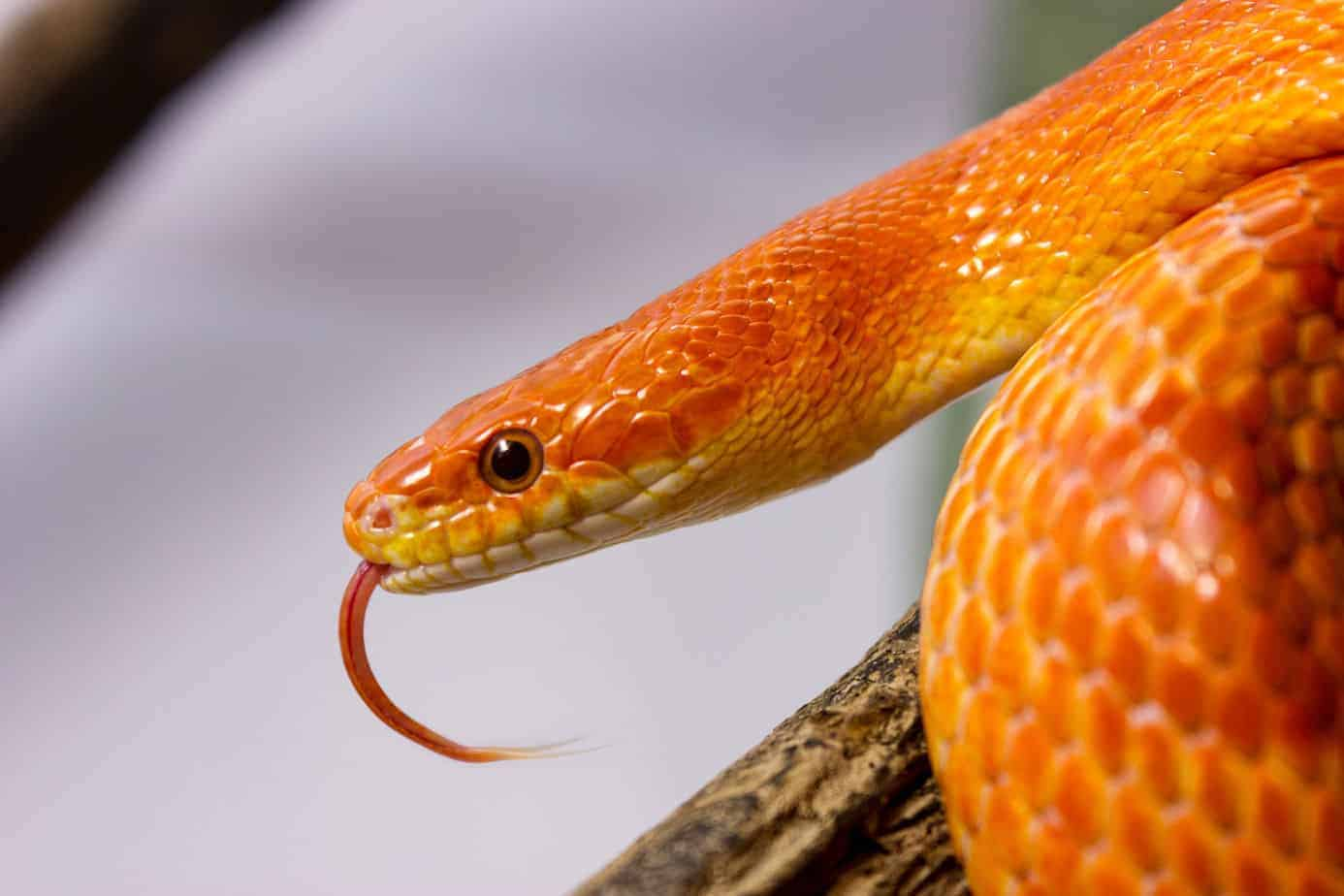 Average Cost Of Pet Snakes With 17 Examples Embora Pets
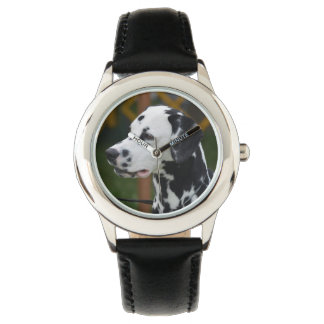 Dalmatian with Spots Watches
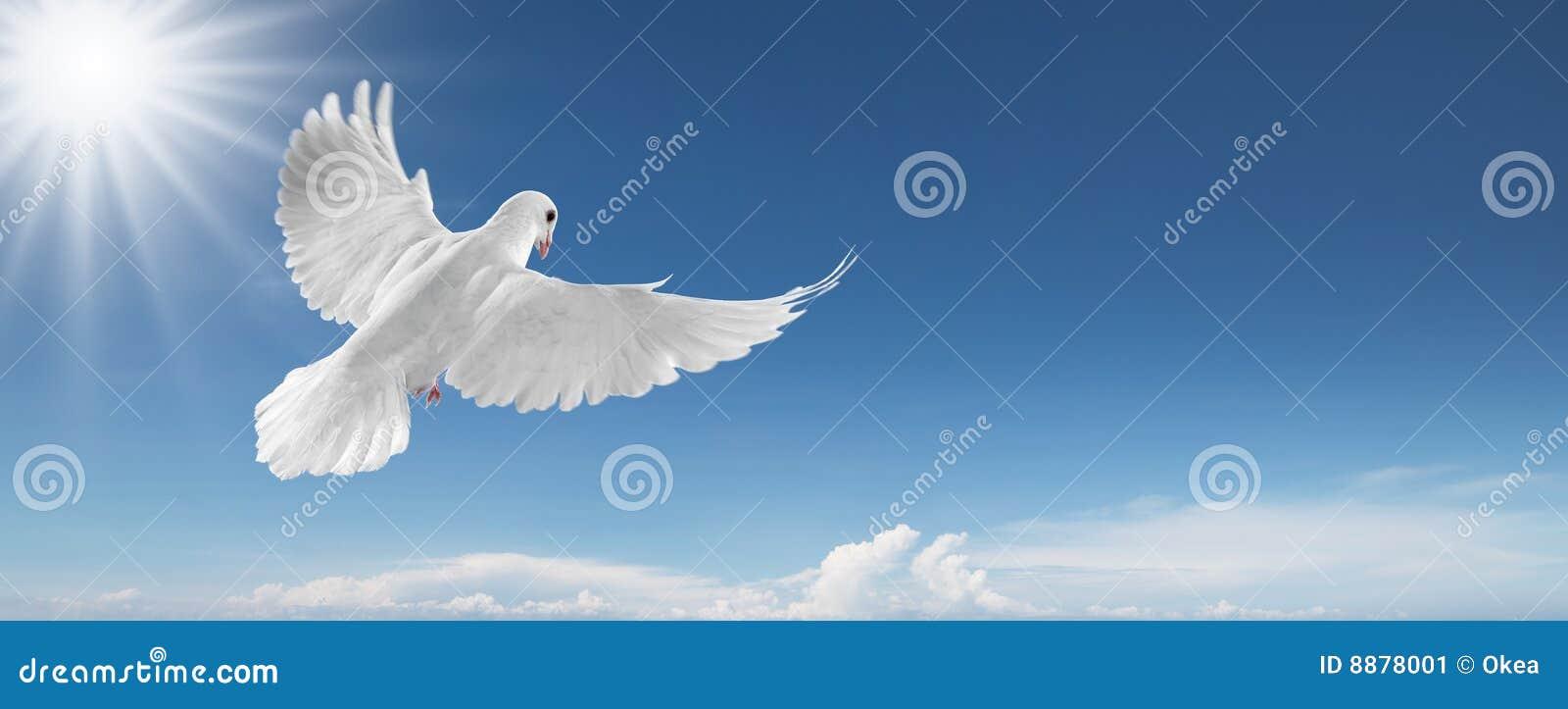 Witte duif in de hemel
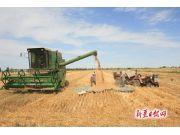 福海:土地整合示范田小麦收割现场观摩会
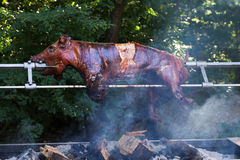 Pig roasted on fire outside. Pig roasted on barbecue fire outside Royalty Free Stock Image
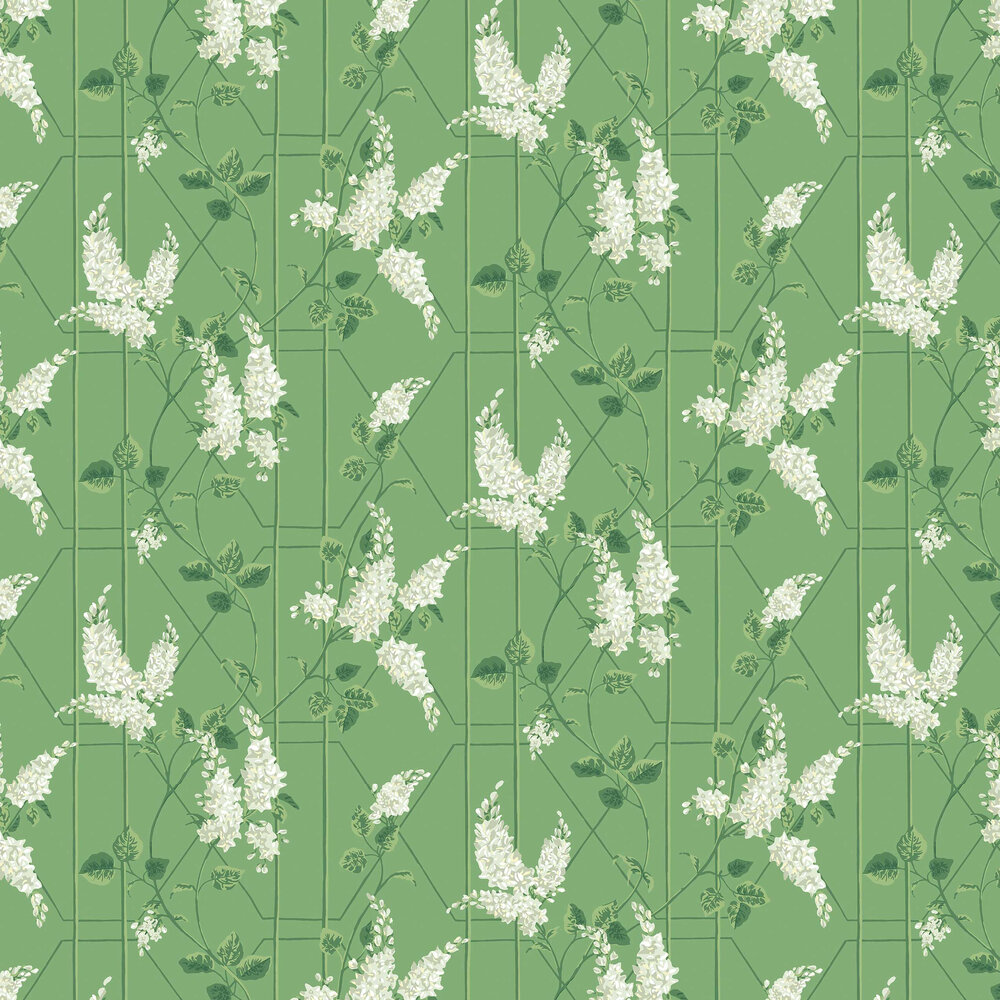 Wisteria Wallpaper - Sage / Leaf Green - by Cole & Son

+++

▸ **WHAT YOU WILL DO**: Please print the data above once more, exactly as it appears, with no pictures.

▸ **RESPONSE FOR THIS EXERCISE**:
 Average Cost Of Pet Snakes With 17 Examples Embora Pets
 Dalmatian with Spots Watches
 Witte duif in de hemel
 福海:土地整合示范田小麦收割现场观摩会
 Pig roasted on fire outside. Pig roasted on barbecue fire outside Royalty Free Stock Image
 Wisteria Wallpaper - Sage / Leaf Green - by Cole & Son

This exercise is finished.